Familie: Laridae Meeuwen (Lams, Rissa, Xema)

Jagers zijn grote donkere vogels met een haaksnavel. Ze leven in kuststreken en op volle zee en broeden zowel in arctische en antarctische streken. Hun naam danken ze aan hun karakteristieke manier om aan voedsel te komen. Ze jagen namelijk andere zeevogels na, en nemen ze hun prooien af. Daarnaast maken ze zich schuldig aan eierroof en kinderroof bij andere zeevogels. Dit geldt vooral voor de grootste soort, de grote-jager, die in de noordelijke Atlantische Oceaan en in de zuidelijke poolzeeën broedt.

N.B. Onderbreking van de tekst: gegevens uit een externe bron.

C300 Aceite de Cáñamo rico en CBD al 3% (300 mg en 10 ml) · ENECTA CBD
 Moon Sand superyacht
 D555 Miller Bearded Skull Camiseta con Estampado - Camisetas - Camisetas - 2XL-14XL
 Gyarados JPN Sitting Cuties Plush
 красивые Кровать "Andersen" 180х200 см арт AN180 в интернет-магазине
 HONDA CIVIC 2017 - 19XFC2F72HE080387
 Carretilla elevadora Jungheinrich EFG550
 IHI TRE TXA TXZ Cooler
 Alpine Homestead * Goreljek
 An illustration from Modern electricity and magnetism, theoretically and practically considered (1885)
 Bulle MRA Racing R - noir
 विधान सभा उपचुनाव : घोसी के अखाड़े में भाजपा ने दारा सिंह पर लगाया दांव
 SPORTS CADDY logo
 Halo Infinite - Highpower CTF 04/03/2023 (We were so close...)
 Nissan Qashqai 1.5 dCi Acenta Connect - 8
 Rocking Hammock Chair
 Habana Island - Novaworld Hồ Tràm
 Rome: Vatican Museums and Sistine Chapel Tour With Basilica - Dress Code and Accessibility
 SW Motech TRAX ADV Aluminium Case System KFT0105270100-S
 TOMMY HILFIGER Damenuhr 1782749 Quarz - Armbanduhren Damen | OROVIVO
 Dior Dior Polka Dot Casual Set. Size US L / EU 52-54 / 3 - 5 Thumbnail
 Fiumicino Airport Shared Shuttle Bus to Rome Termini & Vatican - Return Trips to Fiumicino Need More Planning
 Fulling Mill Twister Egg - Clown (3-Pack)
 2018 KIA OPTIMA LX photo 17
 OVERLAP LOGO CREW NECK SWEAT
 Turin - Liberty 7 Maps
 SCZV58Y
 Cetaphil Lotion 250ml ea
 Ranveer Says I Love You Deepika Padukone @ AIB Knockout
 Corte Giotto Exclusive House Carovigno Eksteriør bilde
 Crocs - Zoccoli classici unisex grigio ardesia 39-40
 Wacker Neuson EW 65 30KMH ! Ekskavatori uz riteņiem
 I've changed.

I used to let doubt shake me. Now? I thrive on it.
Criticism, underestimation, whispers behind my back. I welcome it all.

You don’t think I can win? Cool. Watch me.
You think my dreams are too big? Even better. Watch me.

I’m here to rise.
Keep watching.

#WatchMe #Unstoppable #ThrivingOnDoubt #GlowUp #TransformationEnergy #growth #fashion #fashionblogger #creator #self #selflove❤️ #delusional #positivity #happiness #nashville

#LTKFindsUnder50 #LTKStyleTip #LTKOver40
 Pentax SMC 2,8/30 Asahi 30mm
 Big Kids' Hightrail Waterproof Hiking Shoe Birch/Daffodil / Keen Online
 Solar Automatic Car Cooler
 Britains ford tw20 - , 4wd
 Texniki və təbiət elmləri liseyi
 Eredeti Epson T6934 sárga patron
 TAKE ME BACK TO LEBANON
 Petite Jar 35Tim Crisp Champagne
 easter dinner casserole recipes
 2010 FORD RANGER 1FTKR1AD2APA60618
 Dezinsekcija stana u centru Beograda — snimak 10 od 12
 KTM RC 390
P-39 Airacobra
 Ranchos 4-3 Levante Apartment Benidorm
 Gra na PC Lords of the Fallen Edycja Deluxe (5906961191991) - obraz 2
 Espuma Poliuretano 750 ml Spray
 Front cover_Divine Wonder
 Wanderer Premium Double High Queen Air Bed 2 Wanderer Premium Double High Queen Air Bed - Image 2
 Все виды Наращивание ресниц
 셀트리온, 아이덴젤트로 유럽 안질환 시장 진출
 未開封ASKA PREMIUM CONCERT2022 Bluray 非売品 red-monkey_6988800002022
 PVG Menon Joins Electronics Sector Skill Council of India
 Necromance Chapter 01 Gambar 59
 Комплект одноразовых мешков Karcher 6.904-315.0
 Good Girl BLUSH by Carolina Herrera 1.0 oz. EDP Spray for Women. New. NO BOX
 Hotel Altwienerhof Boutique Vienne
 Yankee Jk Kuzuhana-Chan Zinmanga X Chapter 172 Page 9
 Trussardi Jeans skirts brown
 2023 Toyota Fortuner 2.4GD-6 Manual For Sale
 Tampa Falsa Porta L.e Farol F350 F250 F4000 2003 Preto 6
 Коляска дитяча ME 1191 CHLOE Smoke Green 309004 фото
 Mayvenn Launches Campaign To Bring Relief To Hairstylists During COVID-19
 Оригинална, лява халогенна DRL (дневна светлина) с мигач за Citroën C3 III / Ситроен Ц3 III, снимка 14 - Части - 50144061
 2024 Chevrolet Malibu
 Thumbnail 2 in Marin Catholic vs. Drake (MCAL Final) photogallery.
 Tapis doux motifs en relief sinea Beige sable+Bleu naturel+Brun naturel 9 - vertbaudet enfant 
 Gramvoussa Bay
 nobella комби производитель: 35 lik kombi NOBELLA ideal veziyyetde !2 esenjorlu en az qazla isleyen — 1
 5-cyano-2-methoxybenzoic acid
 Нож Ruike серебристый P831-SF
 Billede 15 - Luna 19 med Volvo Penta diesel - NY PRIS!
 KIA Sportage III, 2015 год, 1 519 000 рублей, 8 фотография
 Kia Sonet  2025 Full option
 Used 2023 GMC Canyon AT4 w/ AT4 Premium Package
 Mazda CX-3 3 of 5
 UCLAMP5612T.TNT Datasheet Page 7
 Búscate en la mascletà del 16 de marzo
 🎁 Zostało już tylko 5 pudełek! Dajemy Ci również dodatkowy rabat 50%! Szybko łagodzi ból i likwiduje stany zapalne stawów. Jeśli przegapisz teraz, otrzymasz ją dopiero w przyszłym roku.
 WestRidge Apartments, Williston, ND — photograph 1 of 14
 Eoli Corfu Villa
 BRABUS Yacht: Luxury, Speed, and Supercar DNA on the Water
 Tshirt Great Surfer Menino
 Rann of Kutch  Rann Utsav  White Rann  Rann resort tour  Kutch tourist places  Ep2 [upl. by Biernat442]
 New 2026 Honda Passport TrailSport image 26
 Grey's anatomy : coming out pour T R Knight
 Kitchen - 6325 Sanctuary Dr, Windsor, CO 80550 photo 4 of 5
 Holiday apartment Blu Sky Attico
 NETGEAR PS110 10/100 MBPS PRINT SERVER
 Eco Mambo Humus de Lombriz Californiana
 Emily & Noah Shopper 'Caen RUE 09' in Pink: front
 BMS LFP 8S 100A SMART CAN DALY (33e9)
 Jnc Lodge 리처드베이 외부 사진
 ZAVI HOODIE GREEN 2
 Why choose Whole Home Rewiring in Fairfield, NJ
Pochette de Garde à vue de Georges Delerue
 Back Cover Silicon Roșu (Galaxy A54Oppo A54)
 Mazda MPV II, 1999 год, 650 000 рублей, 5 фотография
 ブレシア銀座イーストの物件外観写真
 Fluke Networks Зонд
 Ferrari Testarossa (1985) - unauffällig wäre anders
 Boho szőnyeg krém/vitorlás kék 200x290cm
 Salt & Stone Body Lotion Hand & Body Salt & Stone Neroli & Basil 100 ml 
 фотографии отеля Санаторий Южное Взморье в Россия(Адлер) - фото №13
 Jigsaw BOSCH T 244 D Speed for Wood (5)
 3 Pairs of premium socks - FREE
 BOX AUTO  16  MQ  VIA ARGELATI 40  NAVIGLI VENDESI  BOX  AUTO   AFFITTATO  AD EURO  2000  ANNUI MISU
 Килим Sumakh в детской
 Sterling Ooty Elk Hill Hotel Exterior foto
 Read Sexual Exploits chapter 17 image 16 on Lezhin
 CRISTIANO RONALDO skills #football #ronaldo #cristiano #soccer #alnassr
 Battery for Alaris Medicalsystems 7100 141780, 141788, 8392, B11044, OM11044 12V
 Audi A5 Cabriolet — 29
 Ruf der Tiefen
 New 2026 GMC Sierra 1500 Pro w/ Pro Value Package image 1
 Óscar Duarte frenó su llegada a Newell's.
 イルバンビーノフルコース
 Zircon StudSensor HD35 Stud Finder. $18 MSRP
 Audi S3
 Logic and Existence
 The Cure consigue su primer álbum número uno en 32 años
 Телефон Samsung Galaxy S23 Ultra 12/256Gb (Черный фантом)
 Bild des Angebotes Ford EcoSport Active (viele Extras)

Uit beide delen van het broedgebied trekken ze na de broedtijd naar het zuiden resp. naar het noorden en ze zouden elkaar dus midden op de Atlantische Oceaan in principe kunnen tegenkomen. In hun antarctische broedgebied parasiteren ze in hoofdzaak op pinguïnkolonies. De kleine-jager is niet minder roofzuchtig dan de grote-jager. Hij heeft twee verlengde middelste staartpennen. Deze zijn toegespitst en steken ver buiten de staart. Ook de middelste-jager heeft verlengde middelste staartpennen, alleen zijn ze bij hem afgerond.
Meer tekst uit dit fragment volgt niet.